Zero Mostel plays Max Bialystock, a low-rent Broadway producer, who's current life sees him scamming horny old ladies for money by having sex with them. He hires a mild-mannered accountant by the name of Leo Bloom (Wilder) to audit his finances, and Bloom discovers that through some "creative accounting," a producer could conceivably make more money off of a flop than he could off of a hit show. His hare-brained scheme involves over-selling the number of shares in a particular show, promising 10 & 20 percent ownership of the show to dozens of investors, but only if the show was a sure-fire flop, with no hope at all of turning a profit. This way, everyone involved, except the producers who would have pocketed the extra cash, can write off the investment and move on with their lives.
Bialystock & Bloom set out to find the perfect script, finally settling on a script entitled "Springtime for Hitler: A Gay Romp with Adolf & Eva through Berchtesgaden" by a young Nazi playwright named Franz Liebkind (Kenneth Mars, in the role Dustin Hoffman had to turn down to do The Graduate). It has all the makings of the sure-fire flop they were looking for, but just to be sure, they need to find a director who's bat-shit crazy, and will ensure that the show will tank. That's when they turn to cross-dressing director Roger DeBris (Christopher Hewitt, best known to people of my generation as Mr. Belvedere) and his assistant Carmen Ghia (Andreas Voutsinas).

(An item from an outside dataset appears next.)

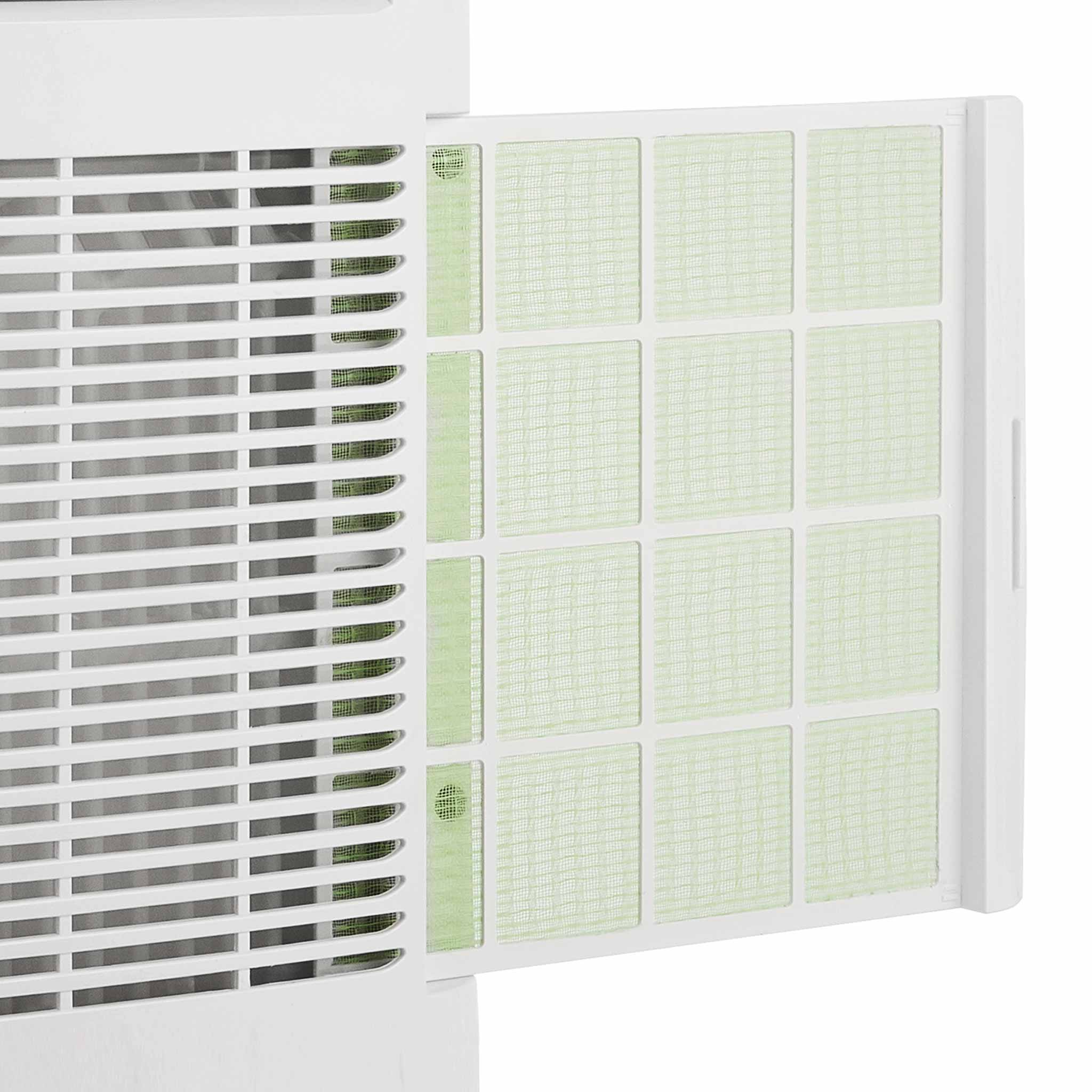 White air conditioner with removable light green filter grid, close-up.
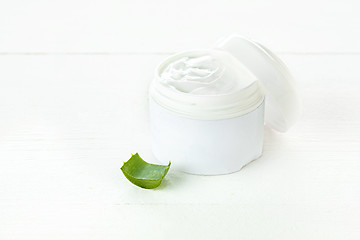 Image showing Opened plastic container with cream and aloe on a white background.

Max & Leo are over the moon as they see their plan taking shape beautifully. DeBris, dissatisfied with nearly everyone he sees for the role of Adolf, settles on Lorenzo St. DuBois, or LSD for short (Dick Shawn), a crazy, drugged out space cadet. This is the biggest change that was made to the musical, apart from beefing up the role of their secretary Ulla (Lee Meredith). Her "Bialystock and Bloom" kills me every time.
As you have probably figured out by now, the plan does not go the way they had hoped, and LSD's antics as Hitler endear him to an audience that is, at first, mortified by the production. The famous intermission scene has been copied a hundred ways from Sunday, including by Brooks and his late wife Anne Bancroft on the brilliant fourth season finale of "Curb Your Enthusiasm."One of the constants that I've noticed as I've gone back and re-watched a ton of films that have been parodied or aped over the years, is how good, concise and perfect that first execution tends to be. It's so streamlined in this film, that any attempt to copy it over the years has only added unnecessary complications to the formula.
The Producers is not Brooks' best film, but it is absolutely one of the classic film comedies of all time. Zero Mostel is a force to be reckoned with on-screen. His theatrics only enhance how grand his character is, and he can almost never go "too big" with anything he does. Wilder is every ounce his equal in the opposite direction. When he freaks out over his blue blankie, it's incredible. They are a fantastic pair on screen, and if you haven't seen their re-teaming in the film version of Ionesco's The Rhinocerous, I can't recommend that enough either.
The supporting cast is fantastic as well, with Hewitt and Mars stealing the show. Brooks would work with Mars many times after this, most notably in Young Frankenstein, but he shows his comedic chops here, and they're both fantastic. It's a shame that most people only know this film through the musical, because while the musical is great, it's got a ton of filler, and for me anyway, the LSD subplot works better than the one they used in the musical (and please don't even get me started on the film version of the musical).
If you've never seen The Producers, now is the time to do it, and if it's been a while, it's time to revisit it. Like a fine wine, it only gets better with age, and honestly, you think you know better than Peter Sellers? He knew enough to recognize brilliance when he saw it. What, do you think you're funnier than Peter Sellers? Didn't think so.